### TASK TO CARRY OUT
Rewrite the data from the start through the line containing "<instances>", with "list" changed to "report" and everything else left as it is.

### DATA FOR PROCESSING
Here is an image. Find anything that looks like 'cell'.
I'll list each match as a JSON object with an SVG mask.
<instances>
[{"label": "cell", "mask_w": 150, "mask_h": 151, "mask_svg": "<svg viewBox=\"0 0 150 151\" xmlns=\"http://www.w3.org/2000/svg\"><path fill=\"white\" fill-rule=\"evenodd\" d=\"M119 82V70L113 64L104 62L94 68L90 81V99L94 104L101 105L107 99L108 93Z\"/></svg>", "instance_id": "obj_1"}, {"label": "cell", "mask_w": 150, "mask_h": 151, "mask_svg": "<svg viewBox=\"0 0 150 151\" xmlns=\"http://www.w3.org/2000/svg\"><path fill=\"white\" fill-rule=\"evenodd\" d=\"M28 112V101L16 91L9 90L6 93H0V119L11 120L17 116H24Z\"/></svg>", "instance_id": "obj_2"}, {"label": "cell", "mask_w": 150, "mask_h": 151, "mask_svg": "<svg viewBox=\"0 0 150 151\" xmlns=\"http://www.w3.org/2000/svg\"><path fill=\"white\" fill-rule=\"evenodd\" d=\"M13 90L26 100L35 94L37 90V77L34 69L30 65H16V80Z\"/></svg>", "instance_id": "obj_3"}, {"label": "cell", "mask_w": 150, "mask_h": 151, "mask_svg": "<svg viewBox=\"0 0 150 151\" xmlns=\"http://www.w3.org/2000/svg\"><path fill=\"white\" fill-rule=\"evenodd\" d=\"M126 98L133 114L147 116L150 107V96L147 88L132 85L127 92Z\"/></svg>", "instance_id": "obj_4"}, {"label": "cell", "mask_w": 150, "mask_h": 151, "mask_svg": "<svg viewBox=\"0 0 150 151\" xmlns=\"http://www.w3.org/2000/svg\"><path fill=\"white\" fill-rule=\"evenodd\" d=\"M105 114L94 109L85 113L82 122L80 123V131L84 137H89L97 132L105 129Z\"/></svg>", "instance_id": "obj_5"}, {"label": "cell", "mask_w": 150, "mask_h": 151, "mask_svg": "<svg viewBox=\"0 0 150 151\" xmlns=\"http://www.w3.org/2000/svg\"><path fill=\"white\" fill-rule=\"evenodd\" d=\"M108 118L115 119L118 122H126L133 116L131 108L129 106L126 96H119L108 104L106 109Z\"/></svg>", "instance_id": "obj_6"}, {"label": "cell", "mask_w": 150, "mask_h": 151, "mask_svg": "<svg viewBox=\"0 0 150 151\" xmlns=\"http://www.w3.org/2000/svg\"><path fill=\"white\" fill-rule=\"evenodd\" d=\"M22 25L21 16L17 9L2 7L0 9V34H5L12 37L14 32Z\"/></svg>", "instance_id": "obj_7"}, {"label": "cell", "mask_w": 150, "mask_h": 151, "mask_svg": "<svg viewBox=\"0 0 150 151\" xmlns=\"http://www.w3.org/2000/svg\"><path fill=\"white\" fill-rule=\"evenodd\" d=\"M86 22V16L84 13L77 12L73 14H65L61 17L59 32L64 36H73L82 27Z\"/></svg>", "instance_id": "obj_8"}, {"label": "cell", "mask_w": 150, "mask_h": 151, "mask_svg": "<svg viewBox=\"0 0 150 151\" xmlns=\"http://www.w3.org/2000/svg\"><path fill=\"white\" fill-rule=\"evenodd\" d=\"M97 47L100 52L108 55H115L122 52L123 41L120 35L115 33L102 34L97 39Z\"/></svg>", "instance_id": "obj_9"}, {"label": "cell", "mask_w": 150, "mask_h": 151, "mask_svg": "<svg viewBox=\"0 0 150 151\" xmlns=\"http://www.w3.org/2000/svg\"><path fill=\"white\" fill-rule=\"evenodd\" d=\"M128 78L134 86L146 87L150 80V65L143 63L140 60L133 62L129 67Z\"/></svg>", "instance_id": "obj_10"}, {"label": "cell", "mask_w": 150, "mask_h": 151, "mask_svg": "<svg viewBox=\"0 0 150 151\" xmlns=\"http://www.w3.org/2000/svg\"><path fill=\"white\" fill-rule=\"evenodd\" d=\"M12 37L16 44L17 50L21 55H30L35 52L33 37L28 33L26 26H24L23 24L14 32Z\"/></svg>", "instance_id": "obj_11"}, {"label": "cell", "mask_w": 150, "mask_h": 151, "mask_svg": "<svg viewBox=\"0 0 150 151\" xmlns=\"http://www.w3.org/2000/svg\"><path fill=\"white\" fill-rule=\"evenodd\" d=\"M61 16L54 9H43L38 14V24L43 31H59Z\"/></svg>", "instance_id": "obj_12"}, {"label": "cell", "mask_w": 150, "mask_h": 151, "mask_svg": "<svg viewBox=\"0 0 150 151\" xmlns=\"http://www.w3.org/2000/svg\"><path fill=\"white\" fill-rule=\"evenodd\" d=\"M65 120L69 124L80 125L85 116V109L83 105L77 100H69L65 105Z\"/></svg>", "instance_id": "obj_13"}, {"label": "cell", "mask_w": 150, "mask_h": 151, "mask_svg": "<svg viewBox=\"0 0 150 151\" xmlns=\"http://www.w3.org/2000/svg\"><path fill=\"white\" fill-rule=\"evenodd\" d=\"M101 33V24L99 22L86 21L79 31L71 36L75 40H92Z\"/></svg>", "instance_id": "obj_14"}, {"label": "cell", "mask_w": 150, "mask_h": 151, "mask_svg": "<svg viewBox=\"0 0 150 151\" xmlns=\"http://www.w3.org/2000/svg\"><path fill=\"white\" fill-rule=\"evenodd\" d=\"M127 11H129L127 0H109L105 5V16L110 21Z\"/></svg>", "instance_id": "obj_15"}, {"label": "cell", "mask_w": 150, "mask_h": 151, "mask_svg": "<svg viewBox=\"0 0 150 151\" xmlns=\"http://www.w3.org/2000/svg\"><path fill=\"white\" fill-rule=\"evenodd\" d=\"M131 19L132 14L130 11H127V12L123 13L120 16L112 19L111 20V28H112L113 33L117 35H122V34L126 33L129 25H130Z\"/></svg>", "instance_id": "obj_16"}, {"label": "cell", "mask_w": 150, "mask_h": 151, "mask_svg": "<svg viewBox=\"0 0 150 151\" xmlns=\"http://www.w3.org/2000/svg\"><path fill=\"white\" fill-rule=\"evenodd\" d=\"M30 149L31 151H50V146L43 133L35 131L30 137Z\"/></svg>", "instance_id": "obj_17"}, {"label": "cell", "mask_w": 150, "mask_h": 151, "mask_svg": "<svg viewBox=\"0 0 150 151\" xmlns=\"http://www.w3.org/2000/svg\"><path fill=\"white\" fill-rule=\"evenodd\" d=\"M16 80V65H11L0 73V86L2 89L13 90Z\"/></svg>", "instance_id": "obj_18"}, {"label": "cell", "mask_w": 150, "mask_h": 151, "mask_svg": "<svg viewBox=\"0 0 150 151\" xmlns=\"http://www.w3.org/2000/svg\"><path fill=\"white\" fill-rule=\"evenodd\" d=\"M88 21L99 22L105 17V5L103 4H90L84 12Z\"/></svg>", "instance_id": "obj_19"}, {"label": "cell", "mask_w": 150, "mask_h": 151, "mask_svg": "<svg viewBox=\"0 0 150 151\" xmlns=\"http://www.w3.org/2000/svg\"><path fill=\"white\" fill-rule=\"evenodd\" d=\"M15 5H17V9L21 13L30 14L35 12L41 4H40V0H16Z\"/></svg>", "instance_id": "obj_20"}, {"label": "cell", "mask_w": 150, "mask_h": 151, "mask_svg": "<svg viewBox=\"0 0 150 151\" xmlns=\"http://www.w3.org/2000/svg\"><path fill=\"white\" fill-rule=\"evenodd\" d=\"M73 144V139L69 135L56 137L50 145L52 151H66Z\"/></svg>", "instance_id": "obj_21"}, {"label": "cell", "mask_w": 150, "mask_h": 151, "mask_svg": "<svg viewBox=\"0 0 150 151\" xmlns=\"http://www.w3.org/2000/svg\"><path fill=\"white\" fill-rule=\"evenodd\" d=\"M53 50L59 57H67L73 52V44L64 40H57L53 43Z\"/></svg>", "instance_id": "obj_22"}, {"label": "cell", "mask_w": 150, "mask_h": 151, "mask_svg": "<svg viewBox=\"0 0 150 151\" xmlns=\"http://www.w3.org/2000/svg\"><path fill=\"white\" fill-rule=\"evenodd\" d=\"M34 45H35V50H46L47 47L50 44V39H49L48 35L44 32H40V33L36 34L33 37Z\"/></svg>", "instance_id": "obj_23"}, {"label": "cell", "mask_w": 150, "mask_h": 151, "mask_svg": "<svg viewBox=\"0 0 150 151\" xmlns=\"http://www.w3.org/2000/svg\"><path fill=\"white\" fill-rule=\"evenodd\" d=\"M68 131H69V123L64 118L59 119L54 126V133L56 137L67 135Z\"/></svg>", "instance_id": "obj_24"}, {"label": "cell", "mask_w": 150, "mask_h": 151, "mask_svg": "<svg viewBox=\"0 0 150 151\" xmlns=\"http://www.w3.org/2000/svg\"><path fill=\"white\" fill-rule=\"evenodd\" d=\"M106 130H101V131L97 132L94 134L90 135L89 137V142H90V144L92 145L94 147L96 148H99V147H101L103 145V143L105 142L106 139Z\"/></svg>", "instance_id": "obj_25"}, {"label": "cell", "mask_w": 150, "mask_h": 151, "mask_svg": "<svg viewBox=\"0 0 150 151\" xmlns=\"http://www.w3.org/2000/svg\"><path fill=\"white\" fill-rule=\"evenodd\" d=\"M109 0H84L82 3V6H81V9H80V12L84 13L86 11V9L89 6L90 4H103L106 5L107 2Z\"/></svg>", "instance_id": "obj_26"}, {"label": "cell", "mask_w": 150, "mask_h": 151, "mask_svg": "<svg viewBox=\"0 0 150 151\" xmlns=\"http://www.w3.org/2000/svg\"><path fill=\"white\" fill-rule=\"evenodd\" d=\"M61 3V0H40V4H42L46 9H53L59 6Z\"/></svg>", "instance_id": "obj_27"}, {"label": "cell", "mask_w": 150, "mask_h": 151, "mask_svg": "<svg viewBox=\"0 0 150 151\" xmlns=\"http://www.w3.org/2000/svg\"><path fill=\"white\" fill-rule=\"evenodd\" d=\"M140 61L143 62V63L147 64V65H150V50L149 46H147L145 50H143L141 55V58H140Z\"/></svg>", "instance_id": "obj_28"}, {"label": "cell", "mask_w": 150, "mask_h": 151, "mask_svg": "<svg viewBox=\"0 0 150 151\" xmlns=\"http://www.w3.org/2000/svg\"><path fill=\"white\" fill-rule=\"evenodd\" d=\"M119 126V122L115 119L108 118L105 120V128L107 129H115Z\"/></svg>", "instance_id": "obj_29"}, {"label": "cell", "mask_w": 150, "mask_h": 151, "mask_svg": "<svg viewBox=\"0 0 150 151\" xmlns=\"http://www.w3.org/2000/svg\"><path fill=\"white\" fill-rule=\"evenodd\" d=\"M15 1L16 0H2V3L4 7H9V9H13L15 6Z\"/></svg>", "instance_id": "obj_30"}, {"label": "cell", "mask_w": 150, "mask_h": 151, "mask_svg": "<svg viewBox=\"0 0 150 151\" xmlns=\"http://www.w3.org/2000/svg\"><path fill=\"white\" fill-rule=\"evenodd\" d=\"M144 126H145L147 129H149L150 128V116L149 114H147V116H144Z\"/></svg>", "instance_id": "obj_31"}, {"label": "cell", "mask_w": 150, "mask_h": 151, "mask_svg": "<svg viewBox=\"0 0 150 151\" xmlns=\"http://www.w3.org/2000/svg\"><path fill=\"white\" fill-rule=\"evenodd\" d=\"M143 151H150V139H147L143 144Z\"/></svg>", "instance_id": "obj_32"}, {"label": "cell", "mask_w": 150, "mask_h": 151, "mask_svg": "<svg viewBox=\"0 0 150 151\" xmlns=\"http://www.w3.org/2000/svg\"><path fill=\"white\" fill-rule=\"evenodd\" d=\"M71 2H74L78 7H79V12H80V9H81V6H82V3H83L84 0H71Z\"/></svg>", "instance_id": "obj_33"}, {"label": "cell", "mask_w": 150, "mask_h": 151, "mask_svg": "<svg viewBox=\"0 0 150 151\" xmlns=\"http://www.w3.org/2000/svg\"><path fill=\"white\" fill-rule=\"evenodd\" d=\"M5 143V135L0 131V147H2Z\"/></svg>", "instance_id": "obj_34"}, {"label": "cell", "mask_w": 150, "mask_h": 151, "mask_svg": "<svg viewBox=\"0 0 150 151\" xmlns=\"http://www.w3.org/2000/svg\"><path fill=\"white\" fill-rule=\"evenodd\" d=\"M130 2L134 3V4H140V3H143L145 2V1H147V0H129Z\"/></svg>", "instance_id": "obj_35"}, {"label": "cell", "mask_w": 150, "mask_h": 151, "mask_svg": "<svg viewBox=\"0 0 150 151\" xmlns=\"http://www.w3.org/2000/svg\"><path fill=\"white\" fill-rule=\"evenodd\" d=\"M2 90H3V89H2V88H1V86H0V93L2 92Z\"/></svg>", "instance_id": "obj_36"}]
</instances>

### EXERCISE RESPONSE
Here is an image. Find anything that looks like 'cell'.
I'll report each match as a JSON object with an SVG mask.
<instances>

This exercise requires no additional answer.